A snack sold at roadside hawker stalls throughout Malaysia, Cekodok at it’s simplest is a traditional fritter which can be made with a variety of ingredients. It’s basically the Malaysian alternative to banana bread – what you make when you have too many overripe bananas to use up! Cekodok seems to be available everywhere in Malaysia, from the old uncle frying it at the side of the road to more upmarket stalls cooking to order in hawker centres. At it’s heart it’s comfort food, with a crispy outside and a fluffy, smooth inner, not too sweet but still warm. As well as a snack they also make a great breakfast food, suitable for dipping in your morning tea or coffee.

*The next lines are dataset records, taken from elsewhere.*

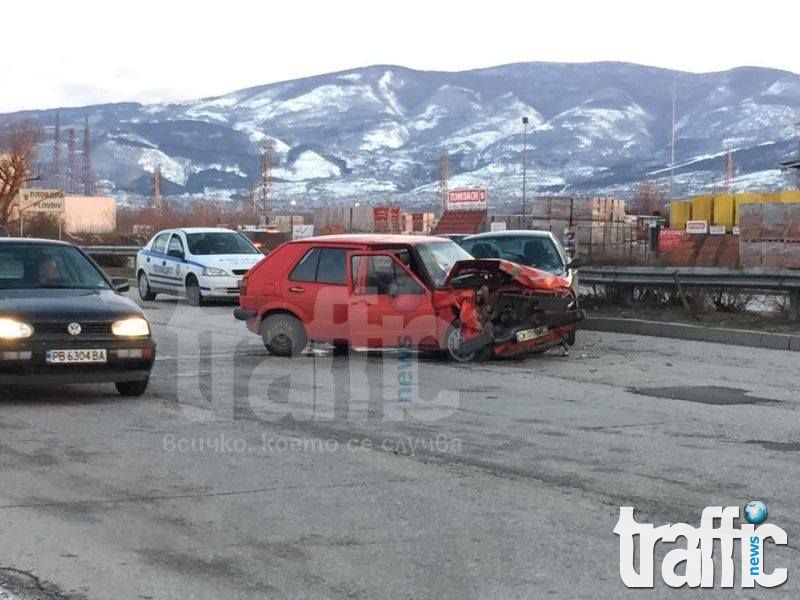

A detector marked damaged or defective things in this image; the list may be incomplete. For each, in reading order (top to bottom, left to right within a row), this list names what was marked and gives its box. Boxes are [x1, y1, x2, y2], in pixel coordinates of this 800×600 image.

detached car wheel [138, 270, 156, 300]
crashed red car [234, 234, 584, 358]
crumpled car hood [444, 258, 568, 290]
detached car wheel [266, 314, 310, 356]
detached car wheel [115, 380, 150, 398]
pothole in road [628, 384, 780, 408]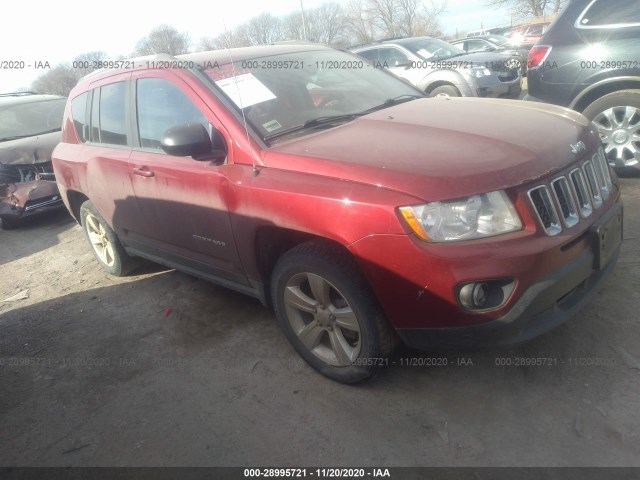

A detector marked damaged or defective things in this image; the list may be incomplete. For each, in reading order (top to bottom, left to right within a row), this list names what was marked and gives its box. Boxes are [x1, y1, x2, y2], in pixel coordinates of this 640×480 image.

damaged vehicle [0, 94, 66, 231]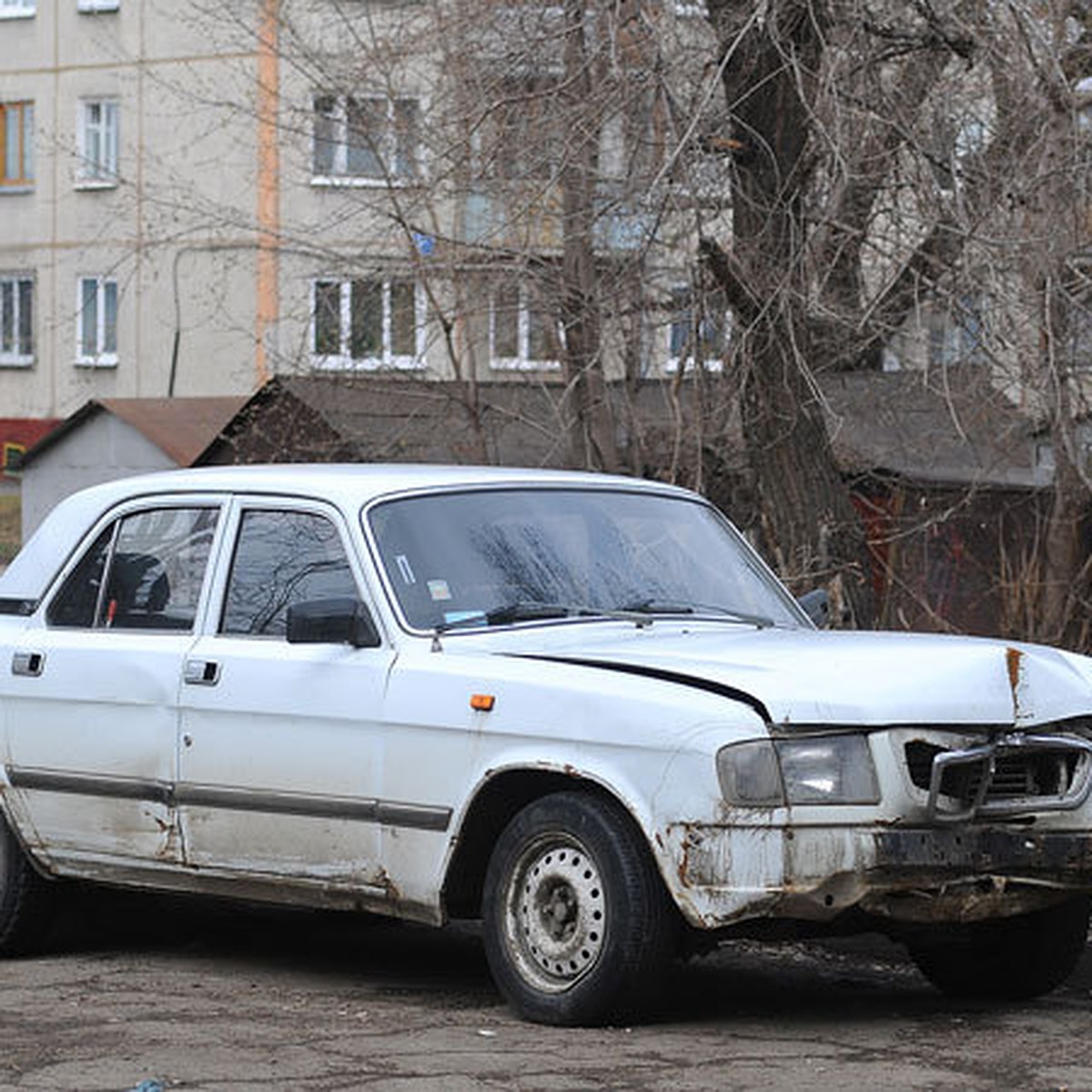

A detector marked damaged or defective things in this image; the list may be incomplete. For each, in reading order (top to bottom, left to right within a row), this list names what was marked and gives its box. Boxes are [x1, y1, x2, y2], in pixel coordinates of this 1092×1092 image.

damaged white sedan [2, 466, 1092, 1026]
rusty car hood [517, 626, 1092, 728]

My wife and I have differing approaches in our banana consumption. I prefer them to be almost unripe, with a slight crunch to them, but not unripe enough that peeling them is difficult. On the other hand, my wife prefers them to be almost overripe, as she seems to have an allergic reaction to the skin of young bananas. This means that however long we’ve had the bananas in our fruit bowl, usually one of us will be happy to eat them. So when I want to make Cekodok Pisang I usually have to buy a bunch of bananas and purposely leave them for the best part of a week to age!

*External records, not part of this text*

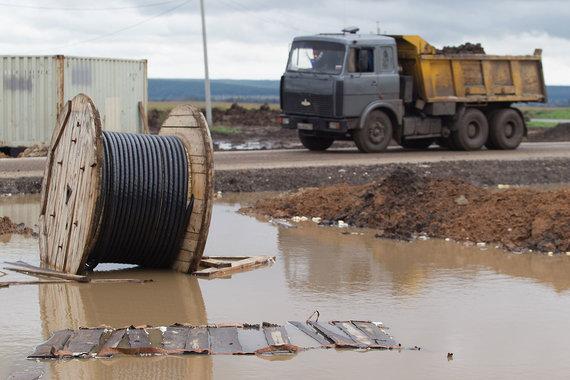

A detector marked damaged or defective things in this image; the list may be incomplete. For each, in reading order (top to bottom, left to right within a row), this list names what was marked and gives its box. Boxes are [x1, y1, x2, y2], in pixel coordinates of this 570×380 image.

broken wooden board [191, 256, 276, 278]
broken wooden board [27, 320, 400, 360]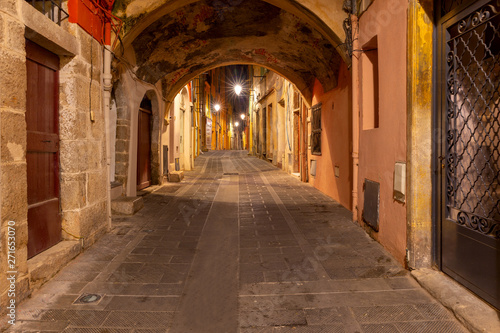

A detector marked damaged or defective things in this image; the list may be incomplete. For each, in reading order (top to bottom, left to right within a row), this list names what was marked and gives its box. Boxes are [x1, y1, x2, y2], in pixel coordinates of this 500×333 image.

peeling plaster wall [0, 0, 109, 312]
peeling plaster wall [354, 0, 408, 264]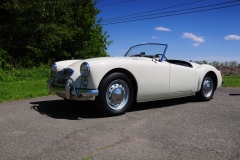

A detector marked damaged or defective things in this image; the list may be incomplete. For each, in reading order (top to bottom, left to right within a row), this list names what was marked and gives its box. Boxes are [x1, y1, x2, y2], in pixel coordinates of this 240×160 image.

cracked asphalt [0, 87, 239, 160]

Whilst Cekodok is a very easy food to make, the only problem I have is with the deep frying. I almost never cook anything using a deep fat fryer; mainly for health reasons (I’d probably end up deep frying everything!) but also what the heck am I meant to do with all the used oil? So I would say my method of cooking Cekodok is semi-deep frying; not shallow, but also not deep. It seems to work without using an excess of oil, but still more than I’d like.
This recipe includes an optional ingredient that I’ve not seen used in Malaysia but is in the Malaysia Hall Canteen in London – coconut! Whilst it might be an unusual addition I find it gives the Cekodok a nice extra texture and flavour. Give it a try!
Ang Moh’s Cekodok Recipe
Serves 4, or 2 Malaysians
Ingredients
2 overripe bananas (~150g)
2 tbsp rice flour
3 tbsp plain flour
1/4 tsp salt
1/4 tsp bicarbonate of soda
1/2 tsp sugar (brown sugar is preferred)
1 tbsp desiccated coconut (optional)
Directions
Peel the bananas and mash them up roughly with a fork. They don’t have to be too smooth, some lumps are fine, and for some people even preferable. Add in your flours, salt, bicarb of soda, sugar and optionally desiccated coconut, and mix together until you have a batter without any lumps of flour.

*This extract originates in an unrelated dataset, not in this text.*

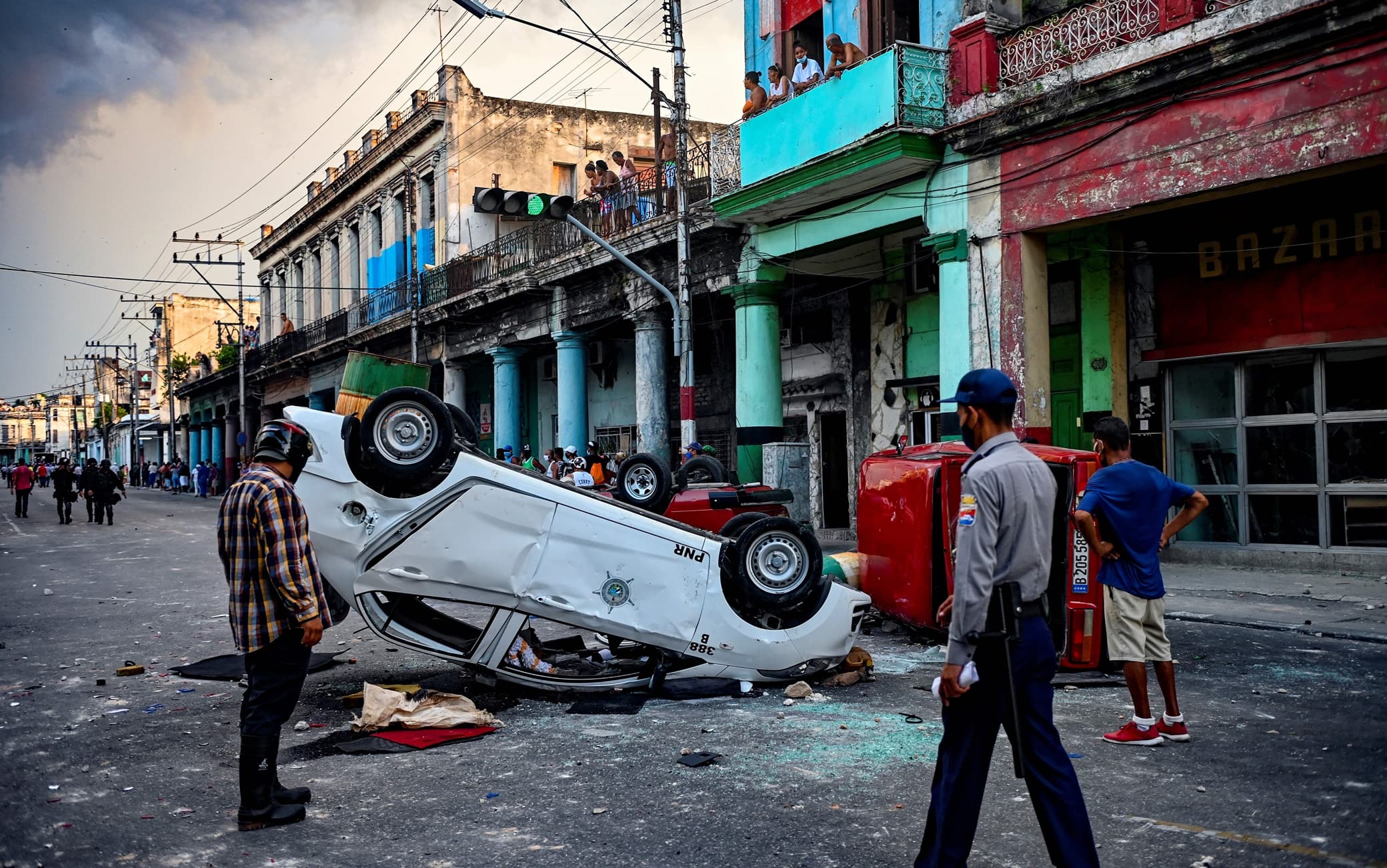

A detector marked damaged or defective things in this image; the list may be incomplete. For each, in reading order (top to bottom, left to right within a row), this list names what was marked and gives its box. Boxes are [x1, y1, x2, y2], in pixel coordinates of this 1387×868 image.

overturned white car [281, 385, 865, 690]
overturned red truck [854, 438, 1104, 668]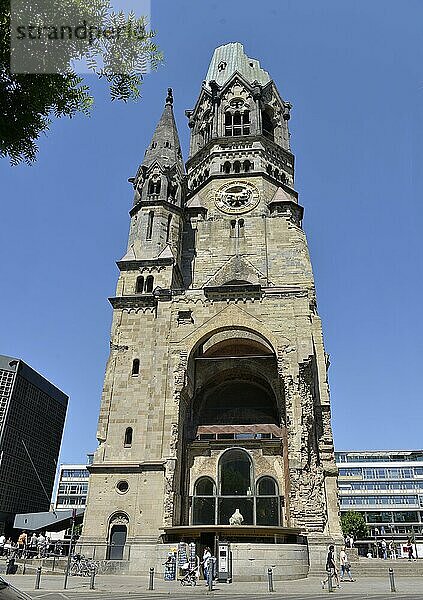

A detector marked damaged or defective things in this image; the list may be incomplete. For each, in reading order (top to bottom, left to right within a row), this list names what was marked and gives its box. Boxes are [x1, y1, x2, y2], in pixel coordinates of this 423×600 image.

damaged church tower [83, 42, 344, 576]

Next step is to heat up your oil. There are many ways to fry the Cekodok, but I will just be describing the method I use. I’m sure those of you who own a deep fat fryer will be more than capable of improving on my technique!
I fill a small saucepan around half full with vegetable oil, and heat it to medium high heat. It will take a while for the oil to get up to heat, and you can check if it’s ready using a couple of ways. Firstly, if you have a bamboo or wooden chopstick, you can dip it in the oil and see if bubbles appear around it after a few seconds. If they do, the oil should be hot enough. The second way to check is of course to put a bit of the mixture into the oil and see if it cooks!
When the oil is up to temperature, get about a dessert spoon of the Cekodok mixture, and slowly add it into the oil. It should ideally keep together. Once it has settled, you can add a few more spoonfuls of mixture to the oil, depending on how much space you have left in the pan. After a minute or two of frying, you can use an implement, ideally a metal slotted spoon, to turn the Cekodoks over so they cook on all sides. You can continue to turn them around in the oil for a few more minutes, or until they’ve reached the colour you prefer.
Carefully take them out of the oil and place on kitchen paper to soak up any excess oil. Continue frying with the rest of the mixture. When all is done you can wait for the Cekodok to cool, or eat them straight away, depending on your patience and appetite!
Note: for those who do not wish to deep fry, it is possible to cook Cekodok using a normal frying pan or wok to shallow fry, however the end result will be more like a small pancake. However I’m sure they’ll still be tasty!